Tal es la desesperación, ese mal del yo, la enfermedad mortal. El desesperado es un enfermo de muerte. Más que en cualquier otro mal, se ataca aquí a la parte más noble del ser; pero el hombre no puede morir por ello. La muerte no es aquí un término interminable del mal, es aquí un término interminable. La muerte misma no puede salvarnos de ese mal, pues aquí el mal con su sufrimiento y… la muerte consiste en no poder morir. Allí se encuentra el estado de desesperación: la eternidad, a pesar de todo pondrá luz a la desesperación de su estado y le clavará a su yo, así el suplicio continúa siendo siempre no poder desprenderse de sí mismo, y entonces el hombre descubre toda la ilusión que había en su creencia de haberse desprendido de su yo.

¿Y por qué asombrarse de este rigor?, puesto que ese yo, nuestro haber, nuestro yo, es la suprema concesión infinita de la Eternidad al hombre y su garantía. No existe un hombre exento de desesperación, en cuyo fondo no habite una inquietud, una perturbación, una desarmonía, un temor a algo desconocido o a algo que no se atreve a conocer, un temor a sí mismo.
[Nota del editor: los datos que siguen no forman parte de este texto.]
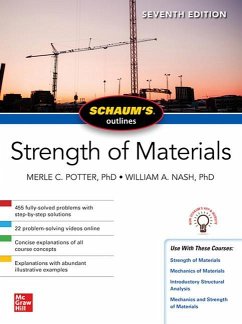Schaum's Outline of Strength of Materials, Seventh Edition - Potter, Merle; Nash, William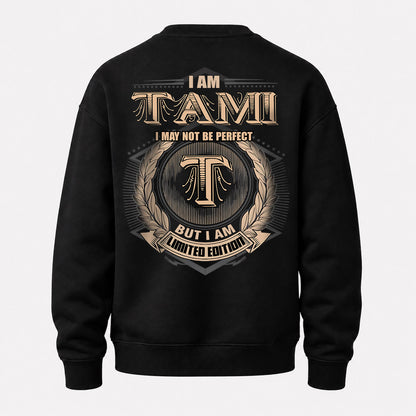 TAMI 2K-101–Personalized Name Quote Apparel “I Am NAME May Not Be Perfect But I Am Limited Edition”
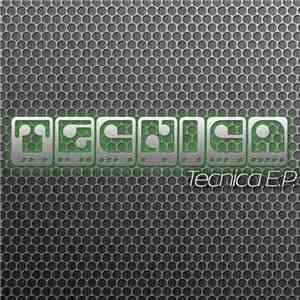 Tecnica - Tecnica E.P. download free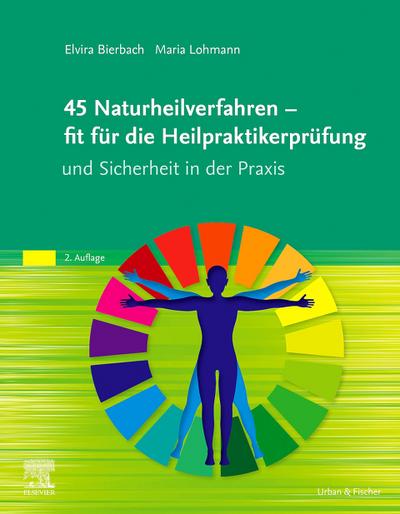 45 Naturheilverfahren - fit für die Heilpraktikerprüfung und Sicherheit in der Praxis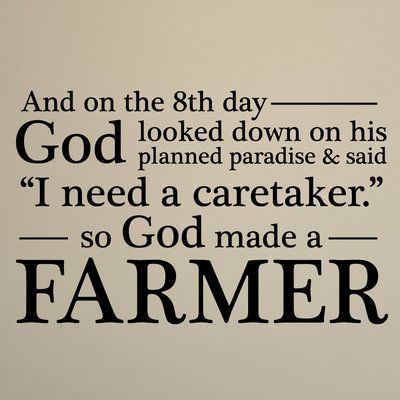 Belvedere Designs LLC God Made a Farmer Religious Faith Wall Quotes™ Decal So God Made A Farmer Tattoo, 4h Shirts, Farmer Tattoo, Farmer Quotes, So God Made A Farmer, Quotes Classroom, God Made A Farmer, Kitchen Wall Quotes, Sunday Quotes Funny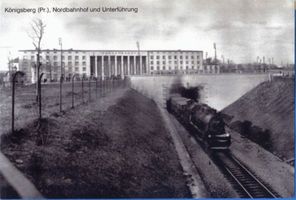 Königsberg (Pr.), Stadtkreis Königsberg Königsberg (Pr.), Nordbahnhof und Unterführung Königsberg, Bahnhöfe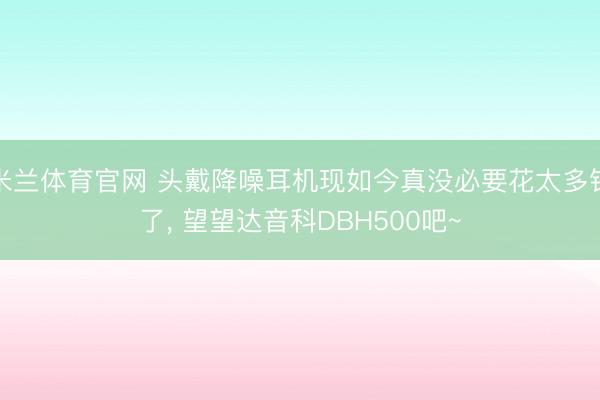 米兰体育官网 头戴降噪耳机现如今真没必要花太多钱了， 望望达音科DBH500吧~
La concepción corriente de la desesperación pretende que cada uno de nosotros sea el primero en saber si está o no desesperado. Basta que uno se sienta tal, para que ya no pase por desesperado. De este modo se ratifica la desesperación cuando, en realidad, es universal. Lo raro no es estar desesperado, sino, por el contrario, lo raro, lo rarísimo es, verdaderamente, no estarlo.
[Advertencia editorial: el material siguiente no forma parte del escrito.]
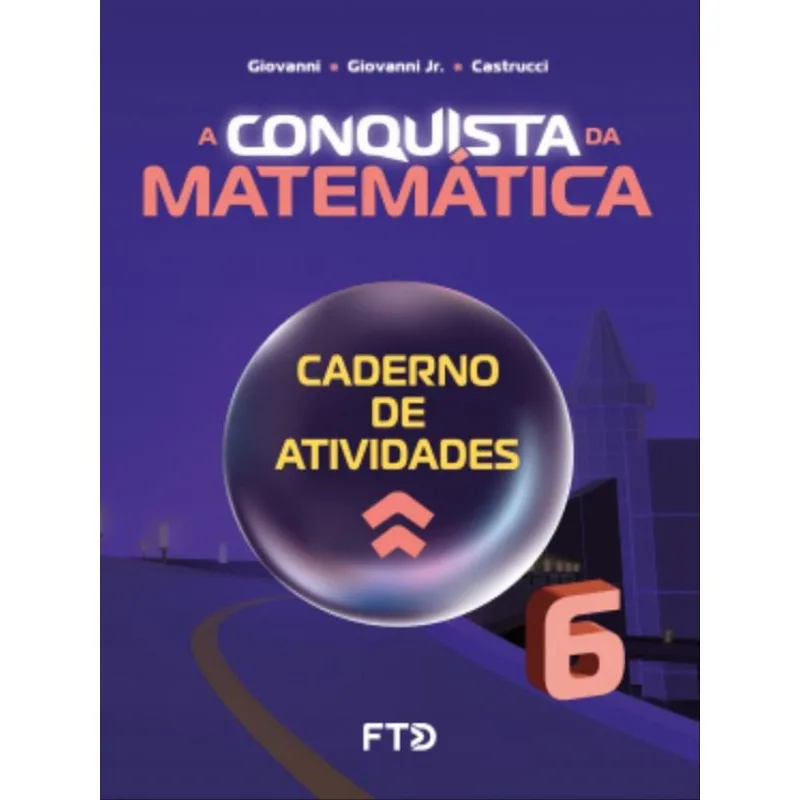 A CONQUISTA DA MATEMÁTICA - CADERNO DE ATIVIDADES - 6º ANO (NOVO)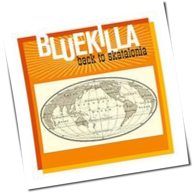 Bluekilla - Back To Skatalonia
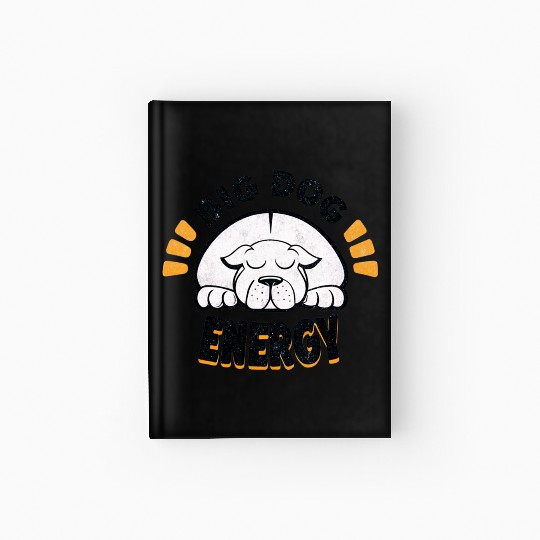 Big Dog Energy Hardcover Journal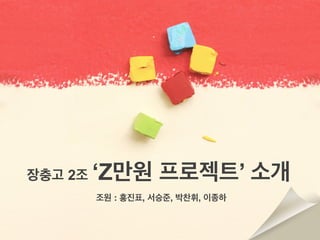 장충고 2조 ‘Z만원 프로젝트’ 소개
조원 : 홍진표, 서승준, 박찬휘, 이종하
 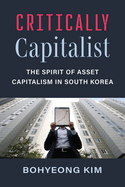 Critically Capitalist: The Spirit of Asset Capitalism in South Korea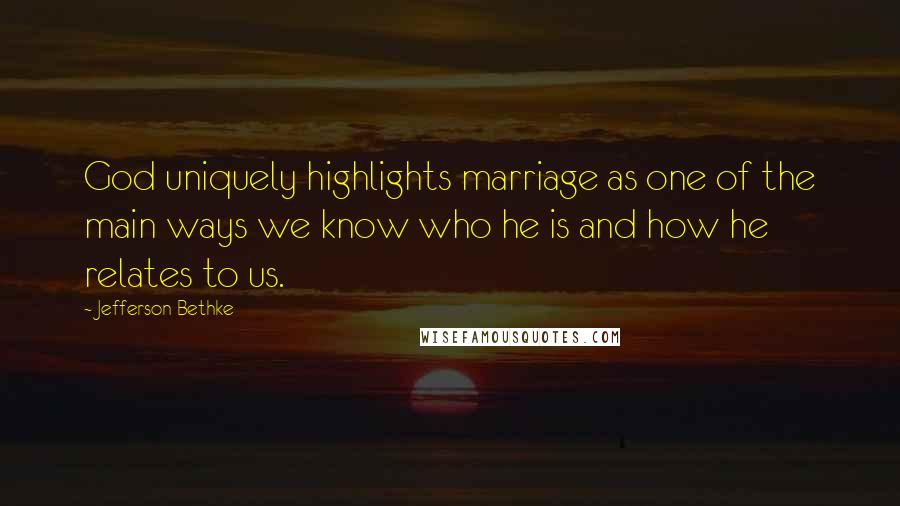 Jefferson Bethke Quotes: God uniquely highlights marriage as one of the main ways we know who he is and how he relates to us.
La desesperación es fácil de imitar y uno se puede engañar, y por desesperación tomar toda clase de abatimientos sin consecuencias, todos los desgarramientos pasajeros, sin llegar a ella. Pero esta misma imitación es también desesperación, su insignificancia misma ya es desesperación. Estar confortado y sereno puede significar que se está desesperado; pues esa serenidad misma, esa seguridad puedan ser desesperación; e igualmente destacar que se la ha superado, que se ha conquistado la paz.

   La desesperación es precisamente la inconsciencia en que se encuentran los hombres sobre su destino espiritual. Incluso lo más bello y adorable, toda paz, armonía y gozo es, a pesar de todo, desesperación. Así, esa inocencia de algún modo es suficiente pata atravesar la vida.